An arachnoid cyst can develop when cerebrospinal fluid (CSF) collects between layers of the arachnoid matter of the meninges. Most of these cysts are said to be primary and arise from abnormal development of the brain meninges in utero. However, some cysts are acquired and result from loculation of CSF within layers of arachnoid mater because of inflammatory adhesions.

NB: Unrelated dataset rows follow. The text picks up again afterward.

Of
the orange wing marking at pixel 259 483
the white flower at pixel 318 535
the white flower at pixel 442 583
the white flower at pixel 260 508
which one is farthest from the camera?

Some cysts enlarge gradually over time; Dyck and Gruskin1
suggested that this enlargement might result from progressive secretion of CSF into the cysts by the lining cells, osmotic passage of CSF into the cyst, or entrapment of the CSF within the cyst by a ball-valve mechanism.
According to Pascual-Castroviejo et al
42% of arachnoid cysts are found in the supratentorial fossa; of these, 5% are located on the convexity of the brain (as in our patient). The cyst content never communicates with the lateral ventricles but may or may not communicate with the subarachnoid space. Meizner et al3
found that eight of their 32 cases of primary arachnoid cysts had additional central nervous system or other body anomalies, the commonest being cranial asymmetry.
Arachnoid cysts comprise approximately 1% of all intracranial space-occupying lesions. The widespread use of brain imaging has disclosed the presence of asymptomatic cysts. Most of these asymptomatic cysts were found in adults; in contrast, around 75% of cysts found in the paediatric age group were symptomatic. Persistent headache, epilepsy, focal deficits and cognitive impairment are the usual manifestations in symptomatic patients with supratentorial arachnoid cysts. However, in their study, Spansdahl and Solheim4
found that there was great variation in the presenting symptoms, apparently without any relation to cyst localisation. They also concluded that individuals with arachnoid cysts had low employment status, decreased quality of life scores and prevalent symptoms of anxiety. Therefore, such cysts might not be entirely asymptomatic.
Although our patient admitted to having had pancephalic headache occasionally over the past few years, she first noticed body aches and stiffness 1 year ago; this complaint was investigated three times with thyroid function tests (the patient came from an area with endemic hypothyroidism), which were normal. This stiffness was punctuated by episodic weakness. However, she denied any muscle weakness, stiffness, sensory loss or seizures in the preceding years. The patient lives in a mountainous area on the Iraqi–Iranian border, which lacks medical services; this explains her delayed visit to our department in spite of having had recurrent neurological complaints over the past year.
The patient had developed relapsing–remitting MS, which was unrelated to the primary frontal arachnoid cyst. The pertinent literature mentions that surgical intervention should be considered in symptomatic cysts only. Immune-modulating therapy in relapsing MS is only moderately effective and associated with side effects. The long-term effect of these therapies is unknown. The use of immune-modulating therapy should follow shared decision-making by the patient and their neurologist after discussion of expectations and side effects.
The medical literature does not mention that arachnoid cysts are risk factors for the future development of MS. The authors think that, in our patient, both diseases simply coexisted with each other without any direct association.
- Arachnoid cysts are often an incidental finding on cranial MRI.
- Arachnoid cysts are often asymptomatic and do not need neurosurgical intervention.
- Primary arachnoid cysts may be associated with central nervous system and other body malformations but they are not risk factors for multiple sclerosis.